Take the entries below and reproduce them word for word.

▶ _Exercise materials_:
········
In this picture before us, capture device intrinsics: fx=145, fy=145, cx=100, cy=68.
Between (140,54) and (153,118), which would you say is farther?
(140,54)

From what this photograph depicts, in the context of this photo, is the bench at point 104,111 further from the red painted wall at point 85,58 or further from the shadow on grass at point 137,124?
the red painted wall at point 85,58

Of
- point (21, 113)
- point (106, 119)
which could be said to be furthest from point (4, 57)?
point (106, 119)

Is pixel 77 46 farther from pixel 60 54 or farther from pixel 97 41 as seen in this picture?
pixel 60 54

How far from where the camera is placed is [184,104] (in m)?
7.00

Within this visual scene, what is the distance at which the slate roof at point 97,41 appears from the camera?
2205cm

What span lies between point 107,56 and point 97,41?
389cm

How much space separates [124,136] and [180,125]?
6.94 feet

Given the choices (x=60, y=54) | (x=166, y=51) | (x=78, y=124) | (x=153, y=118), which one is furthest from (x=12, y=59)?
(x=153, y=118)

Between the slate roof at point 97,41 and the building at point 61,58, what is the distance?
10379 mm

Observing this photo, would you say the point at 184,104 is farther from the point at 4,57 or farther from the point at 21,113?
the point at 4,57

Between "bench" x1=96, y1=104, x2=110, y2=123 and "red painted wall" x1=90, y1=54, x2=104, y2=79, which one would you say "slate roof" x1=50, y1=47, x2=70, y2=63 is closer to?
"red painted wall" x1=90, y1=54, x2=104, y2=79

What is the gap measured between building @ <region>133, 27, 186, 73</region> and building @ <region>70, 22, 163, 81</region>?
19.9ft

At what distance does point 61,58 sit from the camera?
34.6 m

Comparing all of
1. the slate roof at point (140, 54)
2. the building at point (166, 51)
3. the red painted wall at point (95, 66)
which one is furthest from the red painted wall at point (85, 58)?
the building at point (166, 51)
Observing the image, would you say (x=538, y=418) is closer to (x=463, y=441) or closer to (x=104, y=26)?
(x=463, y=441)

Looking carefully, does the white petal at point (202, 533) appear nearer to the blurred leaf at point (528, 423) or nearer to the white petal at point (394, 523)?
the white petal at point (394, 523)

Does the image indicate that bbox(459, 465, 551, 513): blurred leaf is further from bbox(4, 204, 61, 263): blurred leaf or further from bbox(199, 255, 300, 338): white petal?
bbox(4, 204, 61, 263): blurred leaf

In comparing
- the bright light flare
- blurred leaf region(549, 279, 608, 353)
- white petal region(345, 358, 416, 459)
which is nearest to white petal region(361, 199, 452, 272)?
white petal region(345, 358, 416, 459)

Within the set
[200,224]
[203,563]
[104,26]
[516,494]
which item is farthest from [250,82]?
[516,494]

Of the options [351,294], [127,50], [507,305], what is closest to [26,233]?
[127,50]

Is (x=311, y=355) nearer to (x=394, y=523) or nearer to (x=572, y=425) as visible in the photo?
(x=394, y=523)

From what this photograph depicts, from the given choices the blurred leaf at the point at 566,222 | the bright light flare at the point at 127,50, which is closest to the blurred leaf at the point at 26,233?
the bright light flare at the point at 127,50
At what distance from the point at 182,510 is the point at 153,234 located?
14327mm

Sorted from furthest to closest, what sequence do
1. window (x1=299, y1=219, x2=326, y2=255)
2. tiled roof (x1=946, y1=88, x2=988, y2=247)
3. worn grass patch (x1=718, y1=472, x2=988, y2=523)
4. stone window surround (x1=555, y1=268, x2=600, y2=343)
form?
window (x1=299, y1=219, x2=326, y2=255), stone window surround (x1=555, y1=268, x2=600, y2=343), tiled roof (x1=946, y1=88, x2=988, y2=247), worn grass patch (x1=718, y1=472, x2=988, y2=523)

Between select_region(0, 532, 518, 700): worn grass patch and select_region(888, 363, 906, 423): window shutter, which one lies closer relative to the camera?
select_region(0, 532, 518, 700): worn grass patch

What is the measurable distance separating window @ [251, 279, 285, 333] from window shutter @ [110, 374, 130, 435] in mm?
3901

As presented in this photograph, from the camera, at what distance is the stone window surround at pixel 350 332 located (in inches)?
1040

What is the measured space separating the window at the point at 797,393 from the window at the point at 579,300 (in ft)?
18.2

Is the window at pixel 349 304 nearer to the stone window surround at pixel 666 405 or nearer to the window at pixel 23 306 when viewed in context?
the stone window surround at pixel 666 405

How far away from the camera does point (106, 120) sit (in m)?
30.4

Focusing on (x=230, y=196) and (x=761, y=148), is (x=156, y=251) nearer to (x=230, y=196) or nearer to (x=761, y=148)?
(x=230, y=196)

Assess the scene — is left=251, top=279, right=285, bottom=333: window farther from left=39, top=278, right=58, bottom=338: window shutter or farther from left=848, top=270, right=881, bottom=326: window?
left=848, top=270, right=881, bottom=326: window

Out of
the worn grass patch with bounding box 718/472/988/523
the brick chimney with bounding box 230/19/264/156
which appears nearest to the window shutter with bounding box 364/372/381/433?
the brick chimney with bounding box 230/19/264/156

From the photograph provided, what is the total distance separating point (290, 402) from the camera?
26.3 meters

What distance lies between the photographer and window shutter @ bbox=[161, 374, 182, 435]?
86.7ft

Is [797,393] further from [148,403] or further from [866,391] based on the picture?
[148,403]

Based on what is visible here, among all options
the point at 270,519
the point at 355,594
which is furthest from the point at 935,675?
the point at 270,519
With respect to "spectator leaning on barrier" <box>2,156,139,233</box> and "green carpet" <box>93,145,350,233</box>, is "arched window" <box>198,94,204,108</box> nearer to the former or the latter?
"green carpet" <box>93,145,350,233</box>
········
▶ _Answer to this task_:
In this picture before us, capture device intrinsics: fx=145, fy=145, cx=100, cy=68.
Between (140,54) and (153,118), which would you say is farther?
(140,54)

From what this photograph depicts, in the context of this photo, is the bench at point 104,111 further from the red painted wall at point 85,58 or further from the shadow on grass at point 137,124?
the red painted wall at point 85,58

Of
- point (21, 113)
- point (106, 119)
which could be said to be furthest from point (4, 57)?
point (106, 119)

Is pixel 77 46 farther from pixel 60 54 or farther from pixel 97 41 as seen in this picture?
pixel 60 54

How far from where the camera is placed is [184,104] (in m)?
7.00

Within this visual scene, what is the distance at which the slate roof at point 97,41 appears from the camera?
2205cm

What span lies between point 107,56 and point 97,41?
389cm

How much space separates [124,136] and [180,125]?
6.94 feet

Given the choices (x=60, y=54) | (x=166, y=51) | (x=78, y=124) | (x=153, y=118), which one is furthest from (x=12, y=59)?
(x=153, y=118)

Between the slate roof at point 97,41 and the building at point 61,58, what is the distance?
10379 mm

Observing this photo, would you say the point at 184,104 is farther from the point at 4,57 or farther from the point at 21,113?
the point at 4,57

Between "bench" x1=96, y1=104, x2=110, y2=123 and "red painted wall" x1=90, y1=54, x2=104, y2=79, which one would you say "slate roof" x1=50, y1=47, x2=70, y2=63 is closer to?
"red painted wall" x1=90, y1=54, x2=104, y2=79

What is the gap measured between building @ <region>133, 27, 186, 73</region> and building @ <region>70, 22, 163, 81</region>?
19.9ft

At what distance does point 61,58 sit from the camera?
34.6 m

Comparing all of
1. the slate roof at point (140, 54)
2. the building at point (166, 51)
3. the red painted wall at point (95, 66)
which one is furthest from the red painted wall at point (85, 58)?
the building at point (166, 51)
Observing the image, would you say (x=538, y=418) is closer to (x=463, y=441) or closer to (x=104, y=26)?
(x=463, y=441)

Looking carefully, does the white petal at point (202, 533) appear nearer to the blurred leaf at point (528, 423) or nearer to the white petal at point (394, 523)?
the white petal at point (394, 523)

Does the image indicate that bbox(459, 465, 551, 513): blurred leaf is further from bbox(4, 204, 61, 263): blurred leaf or further from bbox(199, 255, 300, 338): white petal?
bbox(4, 204, 61, 263): blurred leaf

In comparing
- the bright light flare
- blurred leaf region(549, 279, 608, 353)
- white petal region(345, 358, 416, 459)
which is nearest to white petal region(361, 199, 452, 272)?
white petal region(345, 358, 416, 459)

Within the set
[200,224]
[203,563]
[104,26]
[516,494]
which item is farthest from [250,82]?
[516,494]

Of the options [351,294], [127,50], [507,305], what is closest to [26,233]?
[127,50]

Is (x=311, y=355) nearer to (x=394, y=523) or nearer to (x=572, y=425) as visible in the photo?
(x=394, y=523)

From what this photograph depicts, from the given choices the blurred leaf at the point at 566,222 | the bright light flare at the point at 127,50, which is closest to the blurred leaf at the point at 26,233?
the bright light flare at the point at 127,50
At what distance from the point at 182,510 is the point at 153,234 located?
14327mm

Sorted from furthest to closest, what sequence do
1. window (x1=299, y1=219, x2=326, y2=255)
2. tiled roof (x1=946, y1=88, x2=988, y2=247)
3. worn grass patch (x1=718, y1=472, x2=988, y2=523)
4. stone window surround (x1=555, y1=268, x2=600, y2=343)
form?
window (x1=299, y1=219, x2=326, y2=255), stone window surround (x1=555, y1=268, x2=600, y2=343), tiled roof (x1=946, y1=88, x2=988, y2=247), worn grass patch (x1=718, y1=472, x2=988, y2=523)

Between select_region(0, 532, 518, 700): worn grass patch and select_region(888, 363, 906, 423): window shutter, which one lies closer relative to the camera?
select_region(0, 532, 518, 700): worn grass patch

What is the measurable distance separating window @ [251, 279, 285, 333] from window shutter @ [110, 374, 130, 435] in mm?
3901

As presented in this photograph, from the camera, at what distance is the stone window surround at pixel 350 332 located (in inches)?
1040

What is the measured space separating the window at the point at 797,393 from the window at the point at 579,300 (in ft)?
18.2

Is the window at pixel 349 304 nearer to the stone window surround at pixel 666 405 or nearer to the window at pixel 23 306 when viewed in context?
the stone window surround at pixel 666 405

How far away from the camera does point (106, 120) sit (in m)?
30.4

Focusing on (x=230, y=196) and (x=761, y=148), is (x=156, y=251) nearer to (x=230, y=196) or nearer to (x=761, y=148)?
(x=230, y=196)

Assess the scene — is left=251, top=279, right=285, bottom=333: window farther from left=39, top=278, right=58, bottom=338: window shutter or farther from left=848, top=270, right=881, bottom=326: window?
left=848, top=270, right=881, bottom=326: window

Out of
the worn grass patch with bounding box 718/472/988/523
the brick chimney with bounding box 230/19/264/156
which appears nearest to the window shutter with bounding box 364/372/381/433?
the brick chimney with bounding box 230/19/264/156

From the photograph provided, what is the total distance separating point (290, 402) from the camera?
26.3 meters

What distance lies between the photographer and window shutter @ bbox=[161, 374, 182, 435]?
86.7ft

Is [797,393] further from [148,403] or further from [866,391] based on the picture?
[148,403]

Based on what is visible here, among all options
the point at 270,519
the point at 355,594
which is furthest from the point at 935,675?
the point at 270,519
With respect to "spectator leaning on barrier" <box>2,156,139,233</box> and "green carpet" <box>93,145,350,233</box>, is "arched window" <box>198,94,204,108</box> nearer to the former or the latter?
"green carpet" <box>93,145,350,233</box>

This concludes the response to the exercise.